[TEXTE SOURCE]

Selon son témoignage, des hackers auraient été recrutés depuis le Nigeria et le Kenya, logés dans une résidence à Kinshasa, et chargés de collecter des informations sur elle. « Ils ont volé mon WhatsApp. Se sont fait passer pour moi. Ont extorqué de l’argent à mes proches. Et ont justifié tout cela au nom de la sécurité nationale ». On parle de plus de 4 000 $ soutirés à plusieurs proches.

L’opération Castello

Le 30 septembre, elle est donc arrêtée sans mandat, emmenée à l’hôtel Castello, où elle dit être restée séquestrée jusqu’au 22 novembre 2024, soit plus de 45 jours de détention.

C’est un ancien établissement hôtelier reconverti par les services de renseignement en centre de détention informel. L’endroit, selon elle, est partagé entre la Demiap (Détection militaire des activités anti-patrie) et l’Agence nationale de renseignement. « Il n’y avait aucun papier, aucun ordre écrit. On m’a simplement dit de rester là. J’étais surveillée jour et nuit. On me demandait de ne pas faire de bruit, de ne pas parler ».

Aucun acte judiciaire. Aucun procès. Aucune communication à l’ambassade des États-Unis, dont elle est également citoyenne. Son récit est glaçant. Elle décrit un environnement hostile, insalubre, où elle tombe malade. Privée de soins, elle doit attendre plusieurs jours avant qu’un médecin militaire n’intervienne. « Je vivais dans une chambre surveillée, sans soins. Ils m’ont laissée tomber malade. Parfois, je n’avais pas à manger. Je demandais juste à sortir pour aller voir un médecin ».

Elle est interrogée à plusieurs reprises. On lui demande pourquoi elle fréquente certains généraux, pourquoi elle connaît Corneille Nangaa (ancien président de la CENI), ou encore si elle a des liens avec Joseph Kabila. On l’accuse d’être une espionne rwandaise. « C’était grotesque. Ils ont tenté de me relier à tout ce que le régime considère comme ennemi. Le M23, les exilés, même la conseillère de Sassou Nguesso ». Gisèle nie fermement. Elle parle d’une tentative d’élimination politique.

Selon Gisèle, c’est Patrick Muyaya lui-même qui aurait donné l’ordre de l’arrêter, via ses réseaux dans les services de renseignement. Le général Daywell, qui aurait supervisé sa détention, lui aurait dit à plusieurs reprises qu’il « attendait des instructions de la hiérarchie ». Gisèle en est convaincue : « Il voulait me briser. J’étais trop indépendante, trop visible, trop libre. Et je connaissais trop de choses. »

[EXERCICES]
**A.** D'après le texte source, jusqu'à quelle date Gisèle dit-elle être restée séquestrée à l'hôtel Castello ?
**B.** Traduisez en anglais cette phrase du texte source : « C’est un ancien établissement hôtelier reconverti par les services de renseignement en centre de détention informel. »
**C.** Indiquez si chacune de ces affirmations concorde avec le texte source, en répondant par oui ou par non et en citant les mots qui tranchent : (i) Gisèle a été arrêtée avec un mandat. (ii) On l'a accusée d'être une espionne rwandaise. (iii) Elle possède aussi la citoyenneté des États-Unis.

[Données collectées]
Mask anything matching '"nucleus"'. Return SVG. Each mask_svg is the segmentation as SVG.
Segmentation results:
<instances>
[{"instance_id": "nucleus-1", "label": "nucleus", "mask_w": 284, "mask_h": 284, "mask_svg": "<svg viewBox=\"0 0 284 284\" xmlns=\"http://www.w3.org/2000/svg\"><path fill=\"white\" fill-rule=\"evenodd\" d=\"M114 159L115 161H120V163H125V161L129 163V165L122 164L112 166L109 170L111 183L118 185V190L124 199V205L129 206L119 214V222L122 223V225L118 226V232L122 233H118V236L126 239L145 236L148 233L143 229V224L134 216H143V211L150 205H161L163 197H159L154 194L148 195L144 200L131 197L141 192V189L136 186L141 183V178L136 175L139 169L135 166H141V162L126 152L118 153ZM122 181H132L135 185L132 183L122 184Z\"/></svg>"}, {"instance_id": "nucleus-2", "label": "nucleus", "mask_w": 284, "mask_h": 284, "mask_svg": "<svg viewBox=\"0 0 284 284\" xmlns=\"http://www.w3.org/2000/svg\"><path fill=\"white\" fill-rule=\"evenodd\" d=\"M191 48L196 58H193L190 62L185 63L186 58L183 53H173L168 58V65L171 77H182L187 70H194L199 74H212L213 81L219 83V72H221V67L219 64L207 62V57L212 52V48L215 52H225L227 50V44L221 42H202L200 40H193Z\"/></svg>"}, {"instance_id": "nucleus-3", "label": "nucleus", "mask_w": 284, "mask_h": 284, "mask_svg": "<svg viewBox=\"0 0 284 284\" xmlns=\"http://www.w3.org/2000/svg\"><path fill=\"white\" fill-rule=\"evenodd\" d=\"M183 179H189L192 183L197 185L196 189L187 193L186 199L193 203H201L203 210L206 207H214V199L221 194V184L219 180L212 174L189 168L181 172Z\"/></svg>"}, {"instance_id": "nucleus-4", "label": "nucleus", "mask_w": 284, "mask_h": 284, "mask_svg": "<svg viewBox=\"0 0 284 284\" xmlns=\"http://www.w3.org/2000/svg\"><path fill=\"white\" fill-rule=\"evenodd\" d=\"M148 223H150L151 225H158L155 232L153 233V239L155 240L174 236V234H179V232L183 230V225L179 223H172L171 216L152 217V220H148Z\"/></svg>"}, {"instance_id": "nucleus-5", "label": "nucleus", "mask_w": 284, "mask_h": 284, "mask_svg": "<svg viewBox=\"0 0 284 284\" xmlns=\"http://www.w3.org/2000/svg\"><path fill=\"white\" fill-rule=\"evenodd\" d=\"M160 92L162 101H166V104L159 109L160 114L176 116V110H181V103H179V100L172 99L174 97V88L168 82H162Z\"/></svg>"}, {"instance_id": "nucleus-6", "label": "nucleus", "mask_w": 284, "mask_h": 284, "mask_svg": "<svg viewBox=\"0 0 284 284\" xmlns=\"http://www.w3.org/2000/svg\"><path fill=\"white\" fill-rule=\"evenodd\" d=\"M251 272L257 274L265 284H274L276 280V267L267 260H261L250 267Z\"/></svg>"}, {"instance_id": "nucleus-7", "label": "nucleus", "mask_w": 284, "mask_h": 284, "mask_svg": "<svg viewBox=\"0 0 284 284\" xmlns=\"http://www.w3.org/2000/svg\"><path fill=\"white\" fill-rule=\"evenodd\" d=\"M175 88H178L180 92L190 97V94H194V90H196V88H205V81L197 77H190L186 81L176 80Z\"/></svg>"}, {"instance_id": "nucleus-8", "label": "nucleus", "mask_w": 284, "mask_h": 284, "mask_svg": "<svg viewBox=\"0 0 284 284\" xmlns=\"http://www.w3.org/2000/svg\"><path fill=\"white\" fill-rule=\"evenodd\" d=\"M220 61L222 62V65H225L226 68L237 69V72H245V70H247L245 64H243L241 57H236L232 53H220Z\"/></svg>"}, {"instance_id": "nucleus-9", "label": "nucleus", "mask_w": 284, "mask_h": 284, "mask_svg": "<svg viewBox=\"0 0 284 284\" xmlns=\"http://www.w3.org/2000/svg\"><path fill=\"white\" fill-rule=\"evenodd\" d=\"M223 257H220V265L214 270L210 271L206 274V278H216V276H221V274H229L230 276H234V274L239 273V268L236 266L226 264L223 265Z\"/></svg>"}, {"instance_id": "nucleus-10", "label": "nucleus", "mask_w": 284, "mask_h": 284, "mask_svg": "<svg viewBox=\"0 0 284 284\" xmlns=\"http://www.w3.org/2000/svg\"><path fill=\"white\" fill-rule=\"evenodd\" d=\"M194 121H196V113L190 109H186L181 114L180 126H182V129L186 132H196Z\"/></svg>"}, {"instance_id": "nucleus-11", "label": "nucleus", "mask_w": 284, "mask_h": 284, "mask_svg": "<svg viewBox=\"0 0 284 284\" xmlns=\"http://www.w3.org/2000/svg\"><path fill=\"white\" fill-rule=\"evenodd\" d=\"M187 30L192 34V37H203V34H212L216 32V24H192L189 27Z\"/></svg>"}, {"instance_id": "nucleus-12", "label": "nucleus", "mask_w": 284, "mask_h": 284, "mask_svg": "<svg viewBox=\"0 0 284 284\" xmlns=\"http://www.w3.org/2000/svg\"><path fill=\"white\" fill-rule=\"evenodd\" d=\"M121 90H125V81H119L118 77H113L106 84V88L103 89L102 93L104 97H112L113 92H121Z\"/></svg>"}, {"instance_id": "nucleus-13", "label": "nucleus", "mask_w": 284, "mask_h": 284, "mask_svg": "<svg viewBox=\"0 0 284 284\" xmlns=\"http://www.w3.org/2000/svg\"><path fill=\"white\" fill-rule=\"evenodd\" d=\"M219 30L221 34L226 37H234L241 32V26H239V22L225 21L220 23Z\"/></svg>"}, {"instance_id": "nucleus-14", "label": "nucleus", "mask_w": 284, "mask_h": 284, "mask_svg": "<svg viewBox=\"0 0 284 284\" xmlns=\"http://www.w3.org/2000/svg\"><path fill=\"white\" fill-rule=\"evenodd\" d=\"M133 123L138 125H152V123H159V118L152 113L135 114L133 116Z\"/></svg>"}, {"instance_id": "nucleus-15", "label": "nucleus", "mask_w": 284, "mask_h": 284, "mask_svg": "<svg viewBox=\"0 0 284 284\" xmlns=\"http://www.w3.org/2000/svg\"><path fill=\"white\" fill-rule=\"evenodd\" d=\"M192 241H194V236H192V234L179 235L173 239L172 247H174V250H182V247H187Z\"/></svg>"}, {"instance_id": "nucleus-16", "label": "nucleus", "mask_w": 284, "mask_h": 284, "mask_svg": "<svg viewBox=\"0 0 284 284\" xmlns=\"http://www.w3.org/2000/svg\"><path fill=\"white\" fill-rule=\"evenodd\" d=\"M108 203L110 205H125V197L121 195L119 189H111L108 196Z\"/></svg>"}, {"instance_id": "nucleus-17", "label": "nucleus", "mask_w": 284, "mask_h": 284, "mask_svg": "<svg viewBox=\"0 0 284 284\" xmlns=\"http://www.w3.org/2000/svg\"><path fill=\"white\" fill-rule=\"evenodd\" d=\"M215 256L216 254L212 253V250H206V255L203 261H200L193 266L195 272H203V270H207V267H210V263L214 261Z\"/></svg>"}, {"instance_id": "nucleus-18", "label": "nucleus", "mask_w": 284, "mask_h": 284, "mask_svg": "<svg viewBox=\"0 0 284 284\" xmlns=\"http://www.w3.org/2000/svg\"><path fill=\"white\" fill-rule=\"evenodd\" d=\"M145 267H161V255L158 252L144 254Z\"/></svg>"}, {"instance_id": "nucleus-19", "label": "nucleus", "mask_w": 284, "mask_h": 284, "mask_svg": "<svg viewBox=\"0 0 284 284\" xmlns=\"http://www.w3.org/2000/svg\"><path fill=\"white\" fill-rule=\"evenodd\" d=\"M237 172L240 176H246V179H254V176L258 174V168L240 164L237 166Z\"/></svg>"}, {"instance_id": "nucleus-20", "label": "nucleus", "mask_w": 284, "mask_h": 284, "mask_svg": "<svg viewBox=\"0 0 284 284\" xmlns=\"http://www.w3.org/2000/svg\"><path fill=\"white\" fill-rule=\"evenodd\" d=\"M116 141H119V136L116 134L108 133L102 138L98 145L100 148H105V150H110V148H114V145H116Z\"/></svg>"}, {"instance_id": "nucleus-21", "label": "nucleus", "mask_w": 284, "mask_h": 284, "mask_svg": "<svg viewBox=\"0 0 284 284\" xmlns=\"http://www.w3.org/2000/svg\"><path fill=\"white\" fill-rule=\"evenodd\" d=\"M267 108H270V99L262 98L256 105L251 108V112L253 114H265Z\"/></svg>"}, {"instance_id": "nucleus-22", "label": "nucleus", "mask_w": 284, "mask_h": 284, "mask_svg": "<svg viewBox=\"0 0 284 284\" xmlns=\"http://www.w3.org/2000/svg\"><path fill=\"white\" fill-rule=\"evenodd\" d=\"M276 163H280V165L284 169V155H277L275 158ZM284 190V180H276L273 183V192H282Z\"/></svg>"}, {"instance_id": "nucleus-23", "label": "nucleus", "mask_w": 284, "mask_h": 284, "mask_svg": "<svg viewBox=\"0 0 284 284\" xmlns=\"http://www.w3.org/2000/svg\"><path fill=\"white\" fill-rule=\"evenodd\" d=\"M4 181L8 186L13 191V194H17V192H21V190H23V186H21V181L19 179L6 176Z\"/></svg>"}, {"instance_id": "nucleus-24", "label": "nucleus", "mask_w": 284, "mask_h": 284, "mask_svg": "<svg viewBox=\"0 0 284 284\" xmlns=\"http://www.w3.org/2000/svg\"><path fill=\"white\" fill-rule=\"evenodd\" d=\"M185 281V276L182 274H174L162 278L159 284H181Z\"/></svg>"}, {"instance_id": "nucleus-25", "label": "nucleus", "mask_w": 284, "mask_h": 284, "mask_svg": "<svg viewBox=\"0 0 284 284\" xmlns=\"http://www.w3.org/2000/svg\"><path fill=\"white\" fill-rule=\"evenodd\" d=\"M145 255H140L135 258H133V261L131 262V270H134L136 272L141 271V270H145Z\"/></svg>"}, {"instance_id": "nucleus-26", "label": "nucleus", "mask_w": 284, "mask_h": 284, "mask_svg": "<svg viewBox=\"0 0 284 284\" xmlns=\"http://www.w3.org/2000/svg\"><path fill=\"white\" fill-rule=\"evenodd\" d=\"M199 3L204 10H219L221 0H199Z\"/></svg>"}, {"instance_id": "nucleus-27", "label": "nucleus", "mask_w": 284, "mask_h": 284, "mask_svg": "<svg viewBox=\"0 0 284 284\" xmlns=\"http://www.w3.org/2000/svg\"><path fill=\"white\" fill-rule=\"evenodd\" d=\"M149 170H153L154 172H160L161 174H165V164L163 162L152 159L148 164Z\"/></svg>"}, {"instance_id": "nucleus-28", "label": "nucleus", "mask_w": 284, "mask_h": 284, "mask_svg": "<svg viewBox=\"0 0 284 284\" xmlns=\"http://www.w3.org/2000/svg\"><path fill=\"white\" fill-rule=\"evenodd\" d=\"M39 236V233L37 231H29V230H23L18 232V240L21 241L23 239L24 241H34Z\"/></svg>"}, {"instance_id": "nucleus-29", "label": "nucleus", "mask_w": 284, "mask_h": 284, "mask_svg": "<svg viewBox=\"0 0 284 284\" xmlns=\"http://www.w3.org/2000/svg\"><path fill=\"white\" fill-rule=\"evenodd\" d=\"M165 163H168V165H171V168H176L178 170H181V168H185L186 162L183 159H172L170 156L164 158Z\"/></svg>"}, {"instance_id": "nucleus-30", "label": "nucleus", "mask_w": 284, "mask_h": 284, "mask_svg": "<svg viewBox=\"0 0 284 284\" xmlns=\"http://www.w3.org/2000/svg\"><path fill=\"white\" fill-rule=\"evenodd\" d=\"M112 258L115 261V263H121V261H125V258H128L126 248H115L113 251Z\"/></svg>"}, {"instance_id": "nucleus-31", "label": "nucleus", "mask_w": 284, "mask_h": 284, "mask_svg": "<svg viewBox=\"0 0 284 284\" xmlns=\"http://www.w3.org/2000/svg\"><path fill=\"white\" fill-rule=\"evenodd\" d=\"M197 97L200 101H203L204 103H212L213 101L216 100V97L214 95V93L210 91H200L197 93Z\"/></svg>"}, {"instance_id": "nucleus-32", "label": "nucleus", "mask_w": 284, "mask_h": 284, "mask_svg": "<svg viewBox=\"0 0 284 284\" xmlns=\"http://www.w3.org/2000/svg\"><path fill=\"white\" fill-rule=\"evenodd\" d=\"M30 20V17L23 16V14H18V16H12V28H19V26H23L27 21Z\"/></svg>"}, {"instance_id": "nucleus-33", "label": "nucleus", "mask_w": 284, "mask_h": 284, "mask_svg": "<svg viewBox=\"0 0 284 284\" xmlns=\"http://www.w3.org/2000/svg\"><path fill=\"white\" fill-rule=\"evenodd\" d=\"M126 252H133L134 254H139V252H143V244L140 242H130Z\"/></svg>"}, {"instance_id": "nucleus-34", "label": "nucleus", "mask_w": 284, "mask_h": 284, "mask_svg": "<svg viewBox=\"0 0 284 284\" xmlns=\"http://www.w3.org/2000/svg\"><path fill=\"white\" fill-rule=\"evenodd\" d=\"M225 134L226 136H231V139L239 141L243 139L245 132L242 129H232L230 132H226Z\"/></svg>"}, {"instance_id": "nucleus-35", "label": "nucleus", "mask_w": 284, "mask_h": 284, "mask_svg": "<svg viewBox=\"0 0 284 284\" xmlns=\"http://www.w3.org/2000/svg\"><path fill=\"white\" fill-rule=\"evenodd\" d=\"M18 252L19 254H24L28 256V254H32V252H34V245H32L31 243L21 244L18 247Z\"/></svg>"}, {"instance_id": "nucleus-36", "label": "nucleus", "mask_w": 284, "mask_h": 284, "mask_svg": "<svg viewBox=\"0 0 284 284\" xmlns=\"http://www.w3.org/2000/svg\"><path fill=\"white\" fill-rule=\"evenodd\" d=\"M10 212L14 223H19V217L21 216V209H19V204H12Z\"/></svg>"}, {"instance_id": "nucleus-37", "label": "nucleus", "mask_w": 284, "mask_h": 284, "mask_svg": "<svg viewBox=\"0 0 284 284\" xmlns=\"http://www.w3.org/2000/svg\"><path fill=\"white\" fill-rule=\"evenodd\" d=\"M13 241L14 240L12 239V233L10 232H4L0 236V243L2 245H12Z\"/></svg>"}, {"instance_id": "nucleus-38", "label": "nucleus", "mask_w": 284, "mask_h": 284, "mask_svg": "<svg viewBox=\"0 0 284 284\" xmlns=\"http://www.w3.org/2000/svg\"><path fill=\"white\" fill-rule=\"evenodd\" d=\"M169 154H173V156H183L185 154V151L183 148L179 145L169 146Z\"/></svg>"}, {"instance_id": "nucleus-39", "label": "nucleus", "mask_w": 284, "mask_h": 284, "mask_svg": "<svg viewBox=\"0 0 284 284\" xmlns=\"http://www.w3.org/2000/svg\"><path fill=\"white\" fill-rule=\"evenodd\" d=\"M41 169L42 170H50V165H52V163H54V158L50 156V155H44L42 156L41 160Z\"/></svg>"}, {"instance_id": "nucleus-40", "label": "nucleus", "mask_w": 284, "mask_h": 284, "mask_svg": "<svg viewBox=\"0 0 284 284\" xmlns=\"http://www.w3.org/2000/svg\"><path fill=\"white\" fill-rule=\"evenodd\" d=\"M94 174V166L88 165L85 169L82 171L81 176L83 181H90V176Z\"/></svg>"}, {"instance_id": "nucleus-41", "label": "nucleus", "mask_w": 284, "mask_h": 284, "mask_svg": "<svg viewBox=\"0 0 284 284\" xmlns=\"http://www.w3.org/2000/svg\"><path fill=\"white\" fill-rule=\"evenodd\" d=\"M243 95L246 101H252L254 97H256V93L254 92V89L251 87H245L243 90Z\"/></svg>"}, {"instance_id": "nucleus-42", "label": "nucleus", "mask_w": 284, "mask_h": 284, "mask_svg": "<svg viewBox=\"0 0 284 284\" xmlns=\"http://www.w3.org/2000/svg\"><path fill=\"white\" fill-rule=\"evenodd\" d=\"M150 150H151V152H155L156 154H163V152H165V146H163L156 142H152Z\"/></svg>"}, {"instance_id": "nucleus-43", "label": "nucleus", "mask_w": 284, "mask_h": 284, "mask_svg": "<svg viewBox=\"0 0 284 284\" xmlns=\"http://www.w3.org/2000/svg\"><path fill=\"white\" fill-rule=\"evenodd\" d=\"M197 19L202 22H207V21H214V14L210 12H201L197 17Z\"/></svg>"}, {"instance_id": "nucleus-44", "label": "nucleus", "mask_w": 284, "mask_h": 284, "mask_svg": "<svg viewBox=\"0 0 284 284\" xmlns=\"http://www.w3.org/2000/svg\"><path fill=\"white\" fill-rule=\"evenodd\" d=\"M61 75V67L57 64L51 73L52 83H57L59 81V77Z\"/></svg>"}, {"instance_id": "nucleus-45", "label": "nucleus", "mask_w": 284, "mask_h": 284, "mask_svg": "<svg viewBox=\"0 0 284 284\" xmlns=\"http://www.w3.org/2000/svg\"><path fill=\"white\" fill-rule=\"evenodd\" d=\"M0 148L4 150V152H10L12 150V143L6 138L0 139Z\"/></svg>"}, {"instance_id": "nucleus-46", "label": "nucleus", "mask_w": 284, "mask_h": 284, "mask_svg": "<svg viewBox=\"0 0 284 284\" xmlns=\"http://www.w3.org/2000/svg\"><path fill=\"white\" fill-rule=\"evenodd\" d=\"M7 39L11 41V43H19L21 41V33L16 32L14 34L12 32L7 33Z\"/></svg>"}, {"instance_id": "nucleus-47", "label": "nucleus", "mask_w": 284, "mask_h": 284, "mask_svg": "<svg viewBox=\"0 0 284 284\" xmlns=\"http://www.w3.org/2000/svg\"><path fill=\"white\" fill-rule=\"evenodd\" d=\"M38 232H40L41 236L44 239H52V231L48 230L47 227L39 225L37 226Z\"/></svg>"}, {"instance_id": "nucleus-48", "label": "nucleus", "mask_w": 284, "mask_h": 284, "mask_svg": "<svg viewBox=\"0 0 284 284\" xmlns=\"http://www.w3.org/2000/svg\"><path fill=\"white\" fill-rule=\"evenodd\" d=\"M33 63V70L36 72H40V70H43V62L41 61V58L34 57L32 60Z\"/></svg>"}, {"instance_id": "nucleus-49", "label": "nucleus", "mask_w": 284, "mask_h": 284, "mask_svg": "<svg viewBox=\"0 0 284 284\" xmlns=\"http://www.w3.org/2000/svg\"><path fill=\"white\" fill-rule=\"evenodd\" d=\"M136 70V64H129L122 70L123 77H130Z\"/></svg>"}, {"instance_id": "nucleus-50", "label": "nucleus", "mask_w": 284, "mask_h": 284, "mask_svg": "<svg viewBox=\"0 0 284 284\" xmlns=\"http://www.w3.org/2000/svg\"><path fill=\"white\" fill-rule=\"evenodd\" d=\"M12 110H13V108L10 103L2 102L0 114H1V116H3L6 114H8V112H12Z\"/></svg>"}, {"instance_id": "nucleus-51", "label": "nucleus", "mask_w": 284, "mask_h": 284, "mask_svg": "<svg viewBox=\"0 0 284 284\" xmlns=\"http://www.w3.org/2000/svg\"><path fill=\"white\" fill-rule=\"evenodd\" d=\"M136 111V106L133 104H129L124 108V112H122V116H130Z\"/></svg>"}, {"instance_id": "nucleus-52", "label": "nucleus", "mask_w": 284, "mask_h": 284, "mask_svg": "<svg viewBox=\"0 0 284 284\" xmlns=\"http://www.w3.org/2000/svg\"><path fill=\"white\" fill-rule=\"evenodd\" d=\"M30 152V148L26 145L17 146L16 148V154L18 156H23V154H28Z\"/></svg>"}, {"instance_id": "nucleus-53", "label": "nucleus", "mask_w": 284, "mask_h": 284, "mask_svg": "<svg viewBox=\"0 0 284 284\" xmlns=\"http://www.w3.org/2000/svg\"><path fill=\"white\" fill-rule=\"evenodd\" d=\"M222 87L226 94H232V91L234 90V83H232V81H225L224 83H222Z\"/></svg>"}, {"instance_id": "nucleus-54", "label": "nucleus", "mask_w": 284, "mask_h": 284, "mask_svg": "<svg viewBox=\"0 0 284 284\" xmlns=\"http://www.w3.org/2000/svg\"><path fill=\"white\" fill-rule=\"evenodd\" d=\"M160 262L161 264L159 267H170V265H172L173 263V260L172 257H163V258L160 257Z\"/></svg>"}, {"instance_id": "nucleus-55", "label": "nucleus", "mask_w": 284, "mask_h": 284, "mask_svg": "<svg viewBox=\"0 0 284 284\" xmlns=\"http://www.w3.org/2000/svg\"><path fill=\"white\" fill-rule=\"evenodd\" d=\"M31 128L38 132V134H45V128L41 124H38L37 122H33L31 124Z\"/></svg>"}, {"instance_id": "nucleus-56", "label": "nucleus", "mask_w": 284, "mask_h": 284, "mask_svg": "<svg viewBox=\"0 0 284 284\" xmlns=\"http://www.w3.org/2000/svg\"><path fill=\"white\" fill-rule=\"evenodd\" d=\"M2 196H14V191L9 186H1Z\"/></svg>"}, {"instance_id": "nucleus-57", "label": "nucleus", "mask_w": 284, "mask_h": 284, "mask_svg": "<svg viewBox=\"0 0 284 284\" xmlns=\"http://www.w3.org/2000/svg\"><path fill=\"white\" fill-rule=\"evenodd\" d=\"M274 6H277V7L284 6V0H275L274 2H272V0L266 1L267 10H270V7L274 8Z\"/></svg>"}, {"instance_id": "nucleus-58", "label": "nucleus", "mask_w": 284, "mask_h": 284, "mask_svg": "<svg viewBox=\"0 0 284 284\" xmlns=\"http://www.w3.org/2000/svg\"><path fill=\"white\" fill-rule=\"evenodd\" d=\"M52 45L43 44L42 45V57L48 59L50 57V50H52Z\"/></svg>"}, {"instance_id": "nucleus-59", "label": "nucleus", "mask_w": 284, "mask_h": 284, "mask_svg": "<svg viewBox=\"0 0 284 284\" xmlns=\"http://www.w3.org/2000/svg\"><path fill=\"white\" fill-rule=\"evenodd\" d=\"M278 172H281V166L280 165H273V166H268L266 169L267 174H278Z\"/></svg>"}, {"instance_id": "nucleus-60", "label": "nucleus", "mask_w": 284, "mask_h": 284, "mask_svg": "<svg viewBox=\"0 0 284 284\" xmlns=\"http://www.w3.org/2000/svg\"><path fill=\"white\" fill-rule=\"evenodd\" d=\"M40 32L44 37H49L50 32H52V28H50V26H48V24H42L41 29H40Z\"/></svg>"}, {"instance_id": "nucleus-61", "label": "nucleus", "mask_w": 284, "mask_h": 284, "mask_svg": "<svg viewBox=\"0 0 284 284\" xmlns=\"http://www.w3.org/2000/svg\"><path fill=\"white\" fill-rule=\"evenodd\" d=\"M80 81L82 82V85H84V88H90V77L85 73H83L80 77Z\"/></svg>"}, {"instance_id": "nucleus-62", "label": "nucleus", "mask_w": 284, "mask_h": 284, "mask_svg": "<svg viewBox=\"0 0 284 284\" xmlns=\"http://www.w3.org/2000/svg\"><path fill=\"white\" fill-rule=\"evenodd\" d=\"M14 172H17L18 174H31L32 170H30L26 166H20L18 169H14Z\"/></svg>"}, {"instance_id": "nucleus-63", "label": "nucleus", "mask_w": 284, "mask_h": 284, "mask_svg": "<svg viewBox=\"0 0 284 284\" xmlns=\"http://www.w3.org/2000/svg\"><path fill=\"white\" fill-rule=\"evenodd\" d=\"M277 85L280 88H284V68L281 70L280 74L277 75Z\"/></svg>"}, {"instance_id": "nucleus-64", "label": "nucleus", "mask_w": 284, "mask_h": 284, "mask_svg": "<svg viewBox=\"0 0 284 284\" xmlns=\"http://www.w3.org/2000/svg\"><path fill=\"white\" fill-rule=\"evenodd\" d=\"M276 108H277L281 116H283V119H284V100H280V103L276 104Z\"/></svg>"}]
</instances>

[RÉPONSES SUCCESSIVES]
**A.** Jusqu'au 22 novembre 2024.

**B.** It is a former hotel establishment converted by the intelligence services into an informal detention center.

**C.**
(i) Non : « elle est donc arrêtée sans mandat ».
(ii) Oui : « On l’accuse d’être une espionne rwandaise. »
(iii) Oui : « l’ambassade des États-Unis, dont elle est également citoyenne ».